Por evitar que me descontrolara, a mi secretaria, Ellen Moore, que mantuvo a raya las distracciones y fue la voz de mi conciencia en lo referente a los plazos. Libby Edelson, de Ecco, hizo gala de un tacto y una paciencia notables cuando me retrasaba con los envíos o le mandaba documentos equivocados. La correctora Shelly Perron trabajó a contrarreloj y no sólo me ahorró muchos gazapos, sino que me indicó en más de una ocasión lo que le habría gustado saber como lectora. Agradezco enormemente la ayuda de muchas personas de la oficina de Sandy Dijkstra y también de Ecco, que han hecho suyo este libro y me han hecho sentir como en casa. No tenéis ni idea de lo culpable que me siento por no haber terminado antes, sobre todo cuando noto vuestro entusiasmo.
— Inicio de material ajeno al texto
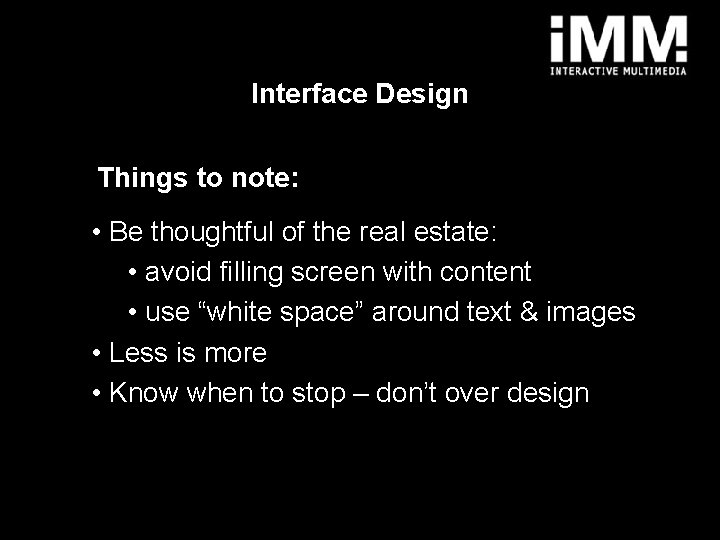 iMM
INTERACTIVE MULTIMEDIA

Interface Design

Things to note:

• Be thoughtful of the real estate:
  • avoid filling screen with content
  • use “white space” around text & images
• Less is more
• Know when to stop – don’t over design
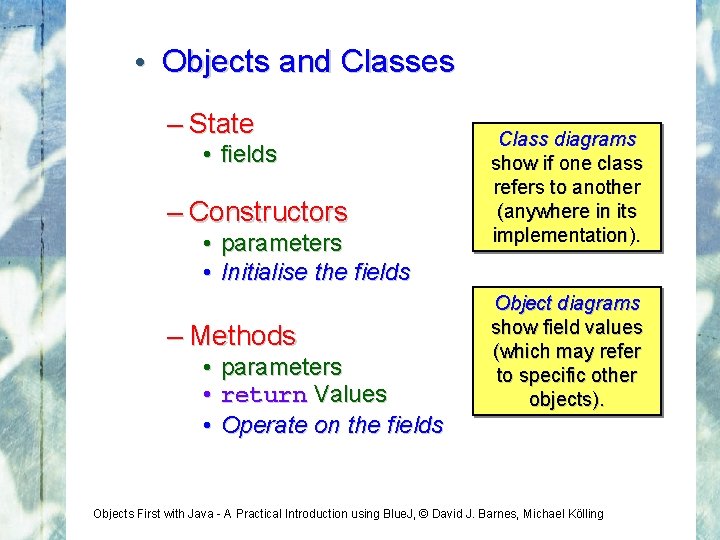 • Objects and Classes

– State
• fields

– Constructors
• parameters
• Initialise the fields

– Methods
• parameters
• return Values
• Operate on the fields

Class diagrams show if one class refers to another (anywhere in its implementation).

Object diagrams show field values (which may refer to specific other objects).

Objects First with Java - A Practical Introduction using BlueJ, © David J. Barnes, Michael Kölling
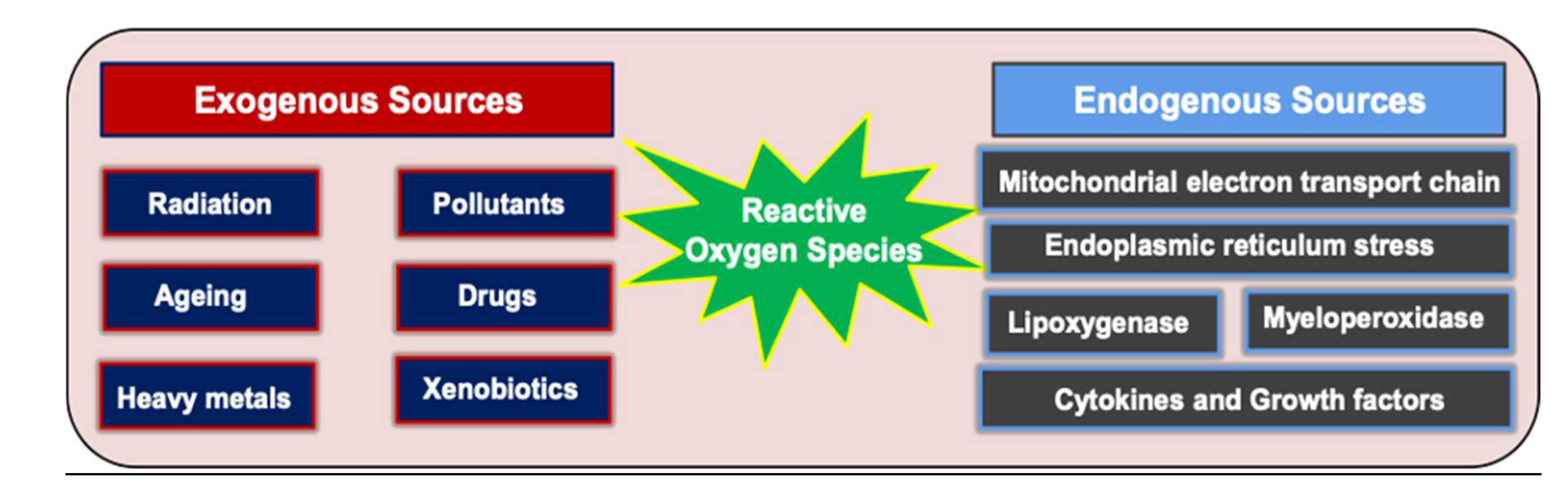 Exogenous Sources

Radiation

Pollutants

Ageing

Drugs

Heavy metals

Xenobiotics

Reactive Oxygen Species

Endogenous Sources

Mitochondrial electron transport chain

Endoplasmic reticulum stress

Lipoxygenase

Myeloperoxidase

Cytokines and Growth factors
Considero una gran suerte que este libro caótico haya caído en las acogedoras manos de Daniel Halpern, mi editor de Ecco. Después de ver aquellas primeras páginas, nunca demostró temor, sino únicamente entusiasmo y una confianza absoluta, lo que a su vez me transmitió seguridad. Me animó a terminar amablemente y nunca con exasperación, aunque muchas veces la exasperación habría estado justificada. Sus comentarios, su análisis crítico y su comprensión de la historia, tanto del conjunto como de los detalles, coincidieron con mis intenciones y con mis secretas esperanzas de lo que quería que fuera el libro. Los defectos del libro, sin embargo, son todos míos.